Untamed Book Review
“We can do hard things.”
Life is hard. Life is not supposed to be easy, but it can be beautiful. In her third memoir, Glennon Doyle captures the beautiful and harsh realities of life’s obstacles. She shares how even after we reflect on ourselves once or twice, the learning never stops. Untamed follows the narrative of Glennon Doyle’s life from recovering alcoholic to mother of three unique children, and the end of one marriage to the beginning of a new love. Doyle touches on the complexities of parenting each of her kids with different approaches, and the intertwining layers of separated parenting and personal discovery.

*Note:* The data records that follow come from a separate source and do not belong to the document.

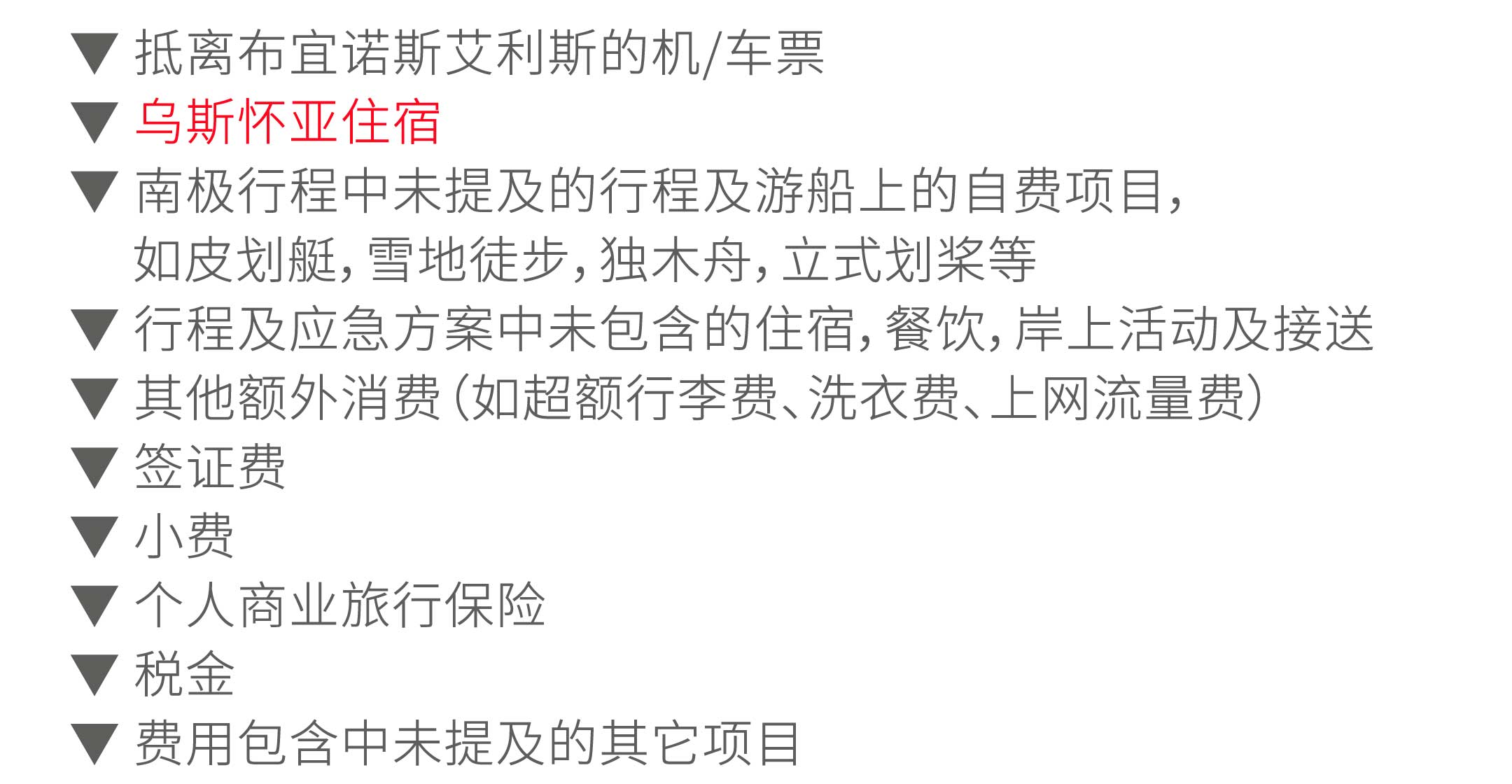 ▼ 抵离布宜诺斯艾利斯的机/车票
▼ 乌斯怀亚住宿
▼ 南极行程中未提及的行程及游船上的自费项目，如皮划艇，雪地徒步，独木舟，立式划桨等
▼ 行程及应急方案中未包含的住宿，餐饮，岸上活动及接送
▼ 其他额外消费（如超额行李费、洗衣费、上网流量费）
▼ 签证费
▼ 小费
▼ 个人商业旅行保险
▼ 税金
▼ 费用包含中未提及的其它项目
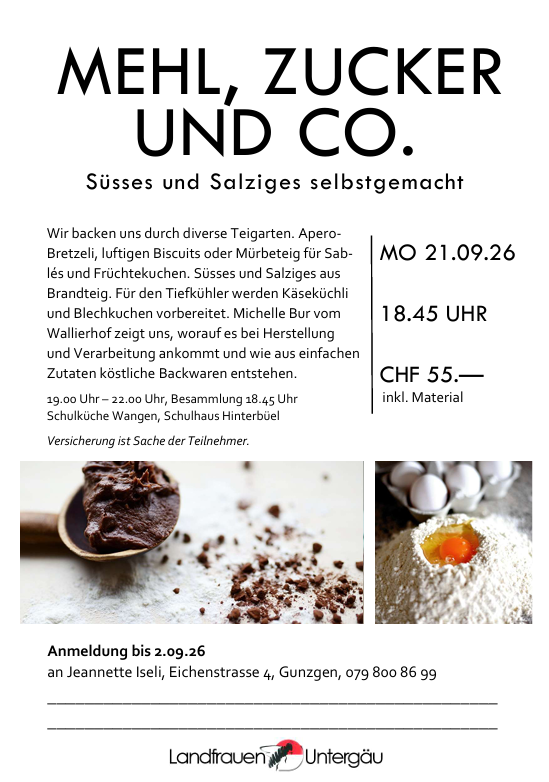 MEHL, ZUCKER UND CO.

Süsses und Salziges selbstgemacht

Wir backen uns durch diverse Teigarten. Apero-Bretzeli, luftigen Biscuits oder Mürbeteig für Sablés und Früchtekuchen. Süsses und Salziges aus Brandteig. Für den Tiefkühler werden Käseküchli und Blechkuchen vorbereitet. Michelle Bur vom Wallierhof zeigt uns, worauf es bei Herstellung und Verarbeitung ankommt und wie aus einfachen Zutaten köstliche Backwaren entstehen.

19.00 Uhr – 22.00 Uhr, Besammlung 18.45 Uhr
Schulküche Wangen, Schulhaus Hinterbüel

Versicherung ist Sache der Teilnehmer.

MO 21.09.26

18.45 UHR

CHF 55.—
inkl. Material

Anmeldung bis 2.09.26
an Jeannette Iseli, Eichenstrasse 4, Gunzgen, 079 800 86 99

____

____

Landfrauen Untergäu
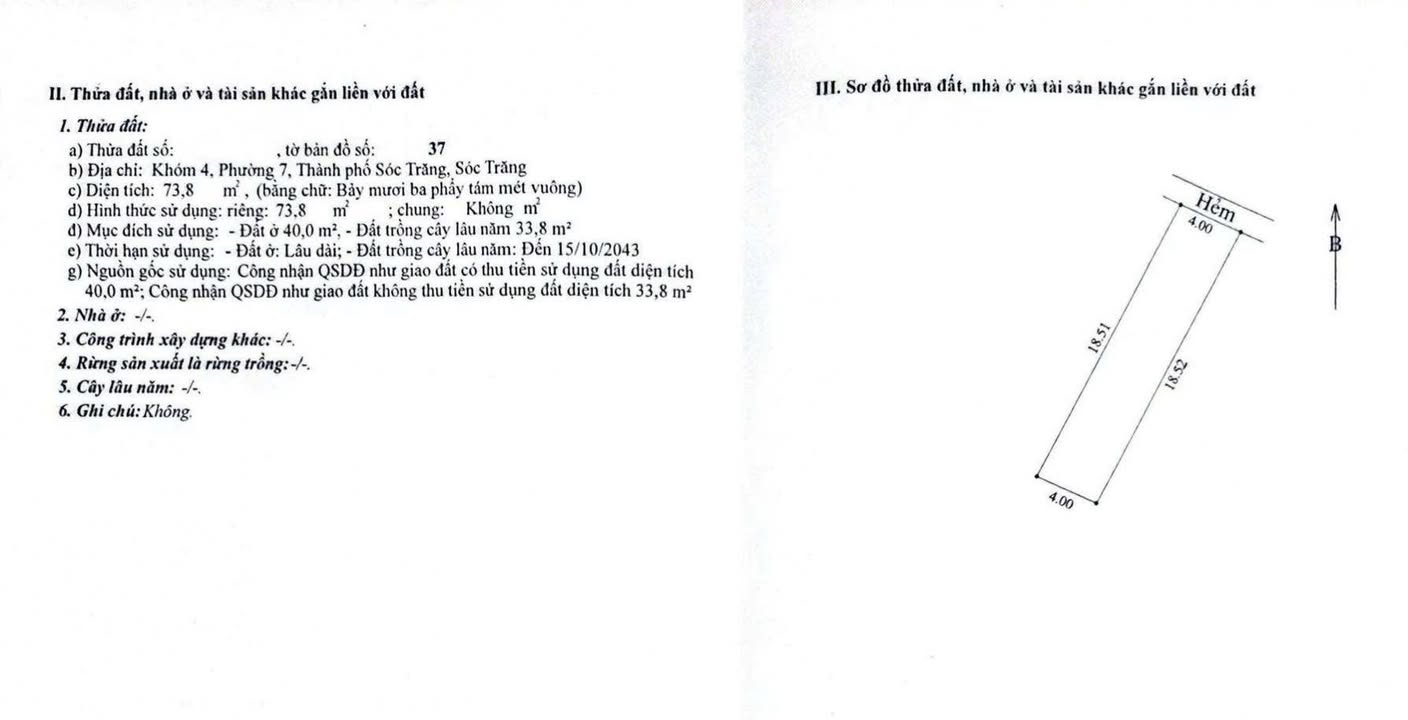 II. Thửa đất, nhà ở và tài sản khác gắn liền với đất

1. Thửa đất:

a) Thửa đất số: , tờ bản đồ số: 37

b) Địa chỉ: Khóm 4, Phường 7, Thành phố Sóc Trăng, Sóc Trăng

c) Diện tích: 73,8 m², (bằng chữ: Bảy mươi ba phẩy tám mét vuông)

d) Hình thức sử dụng: riêng: 73,8 m² ; chung: Không m²

đ) Mục đích sử dụng: - Đất ở 40,0 m², - Đất trồng cây lâu năm 33,8 m²

e) Thời hạn sử dụng: - Đất ở: Lâu dài; - Đất trồng cây lâu năm: Đến 15/10/2043

g) Nguồn gốc sử dụng: Công nhận QSDĐ như giao đất có thu tiền sử dụng đất diện tích 40,0 m²; Công nhận QSDĐ như giao đất không thu tiền sử dụng đất diện tích 33,8 m²

2. Nhà ở: -/-.

3. Công trình xây dựng khác: -/-.

4. Rừng sản xuất là rừng trồng: -/-.

5. Cây lâu năm: -/-.

6. Ghi chú: Không.

III. Sơ đồ thửa đất, nhà ở và tài sản khác gắn liền với đất

Hẻm

4.00

B

18.51

18.52

4.00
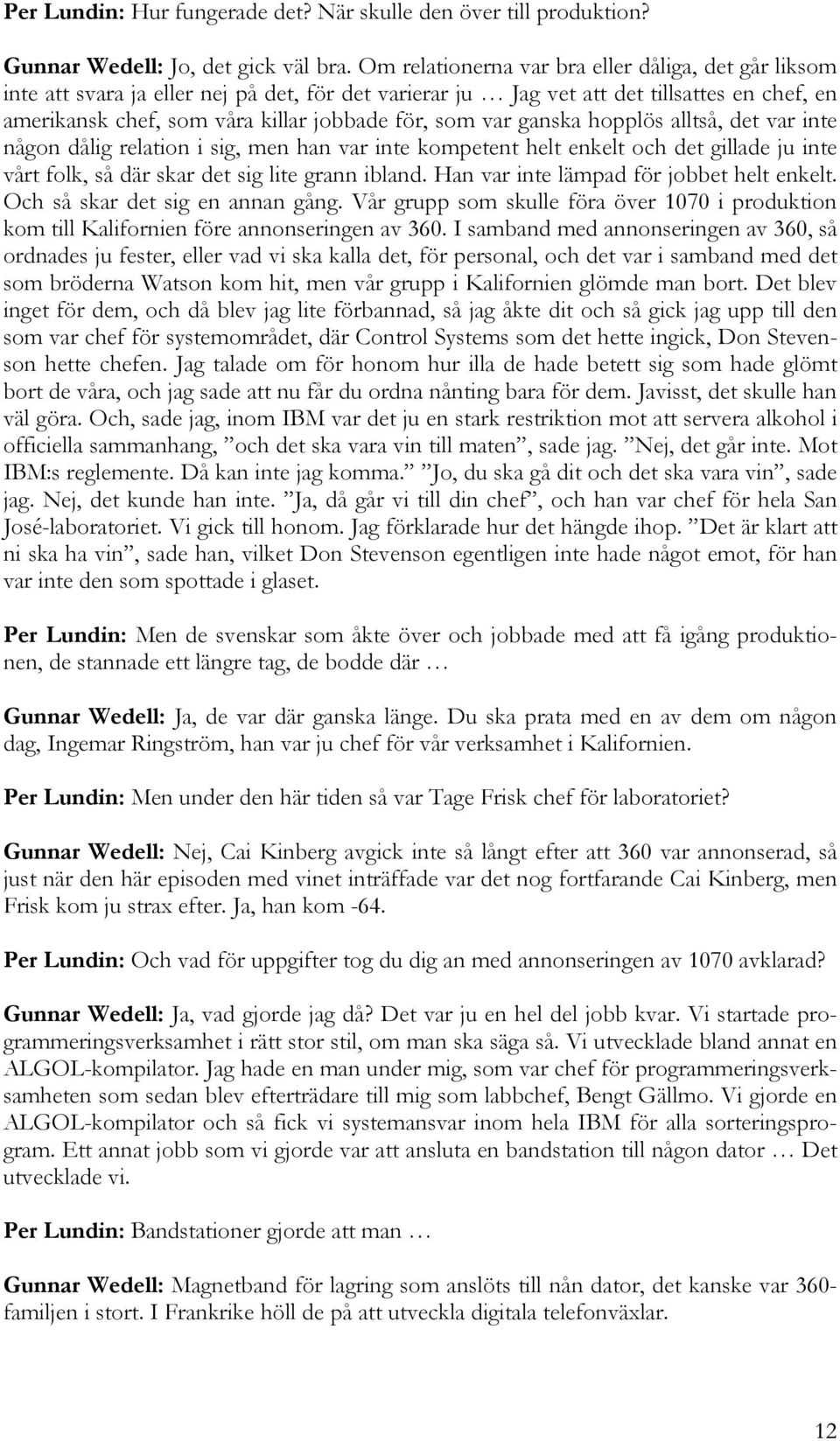 Per Lundin: Hur fungerade det? När skulle den över till produktion?

Gunnar Wedell: Jo, det gick väl bra. Om relationerna var bra eller dåliga, det går liksom inte att svara ja eller nej på det, för det varierar ju … Jag vet att det tillsattes en chef, en amerikansk chef, som våra killar jobbade för, som var ganska hopplös alltså, det var inte någon dålig relation i sig, men han var inte kompetent helt enkelt och det gillade ju inte vårt folk, så där skar det sig lite grann ibland. Han var inte lämpad för jobbet helt enkelt. Och så skar det sig en annan gång. Vår grupp som skulle föra över 1070 i produktion kom till Kalifornien före annonseringen av 360. I samband med annonseringen av 360, så ordnades ju fester, eller vad vi ska kalla det, för personal, och det var i samband med det som bröderna Watson kom hit, men vår grupp i Kalifornien glömde man bort. Det blev inget för dem, och då blev jag lite förbannad, så jag åkte dit och så gick jag upp till den som var chef för systemområdet, där Control Systems som det hette ingick, Don Stevenson hette chefen. Jag talade om för honom hur illa de hade betett sig som hade glömt bort de våra, och jag sade att nu får du ordna nånting bara för dem. Javisst, det skulle han väl göra. Och, sade jag, inom IBM var det ju en stark restriktion mot att servera alkohol i officiella sammanhang, ”och det ska vara vin till maten”, sade jag. ”Nej, det går inte. Mot IBM:s reglemente. Då kan inte jag komma.” ”Jo, du ska gå dit och det ska vara vin”, sade jag. Nej, det kunde han inte. ”Ja, då går vi till din chef”, och han var chef för hela San José-laboratoriet. Vi gick till honom. Jag förklarade hur det hängde ihop. ”Det är klart att ni ska ha vin”, sade han, vilket Don Stevenson egentligen inte hade något emot, för han var inte den som spottade i glaset.

Per Lundin: Men de svenskar som åkte över och jobbade med att få igång produktionen, de stannade ett längre tag, de bodde där …

Gunnar Wedell: Ja, de var där ganska länge. Du ska prata med en av dem om någon dag, Ingemar Ringström, han var ju chef för vår verksamhet i Kalifornien.

Per Lundin: Men under den här tiden så var Tage Frisk chef för laboratoriet?

Gunnar Wedell: Nej, Cai Kinberg avgick inte så långt efter att 360 var annonserad, så just när den här episoden med vinet inträffade var det nog fortfarande Cai Kinberg, men Frisk kom ju strax efter. Ja, han kom -64.

Per Lundin: Och vad för uppgifter tog du dig an med annonseringen av 1070 avklarad?

Gunnar Wedell: Ja, vad gjorde jag då? Det var ju en hel del jobb kvar. Vi startade programmeringsverksamhet i rätt stor stil, om man ska säga så. Vi utvecklade bland annat en ALGOL-kompilator. Jag hade en man under mig, som var chef för programmeringsverksamheten som sedan blev efterträdare till mig som labbchef, Bengt Gällmo. Vi gjorde en ALGOL-kompilator och så fick vi systemansvar inom hela IBM för alla sorteringsprogram. Ett annat jobb som vi gjorde var att ansluta en bandstation till någon dator … Det utvecklade vi.

Per Lundin: Bandstationer gjorde att man …

Gunnar Wedell: Magnetband för lagring som anslöts till nån dator, det kanske var 360-familjen i stort. I Frankrike höll de på att utveckla digitala telefonväxlar.

12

However, we can challenge the status quo and overcome hard things in life to find more peace and freedom to live our best lives. Untamed is an easy read with true stories that can remind each of us that we are not alone in our experiences.
“Grief shatters. If you let yourself shatter and then you put yourself back together, piece by piece, you wake up one day and realize that you have been completely reassembled.”
Grief like everything else is a process. Loss is an unavoidable part of life but still takes each of us by surprise and can leave us feeling confused with conflicting emotions. When we lose someone, suddenly all at once we also lose every emotion we ever attached with that person. We can’t make any pain go away with one quick solution, but we can work on making it easier day by day. In the process, we might even be able to heal parts of the past that were not available before the loss.
“Our boys are born with great potential for nurturing, caring, loving, and serving. Let’s stop training it out of them.”
Society tells us that males should be strong and assertive, while females are expected to be delicate and quiet. We perpetuate the cycle of preconceived gender roles because it is easier to conform than to take the space to explore our individuality. One ongoing theme that is carried throughout each topic in this book is how society impacts us in so many ways. Through religion, race, ethnicity, sexual orientation, gender norms, timelines, relationships, and careers. In one way or another, the world has “tamed” us, and what we have learned from others is what keeps us in our cages.
“I don’t know if I call myself a Christian anymore. That label suggests certainty, and I have none.”
In this memoir, Doyle discusses her conflicts with Christianity and God. For her, the values she was raised to believe, did not allow her to follow her inner “knowing.” You might call it a gut feeling or faith, but regardless of the label, Doyle describes how she began to make powerful choices for herself when she started listening to what felt right for her. A lot of that required courage to face unknown outcomes and the consequences of leaving her only known community, but gained more than what she thought was possible.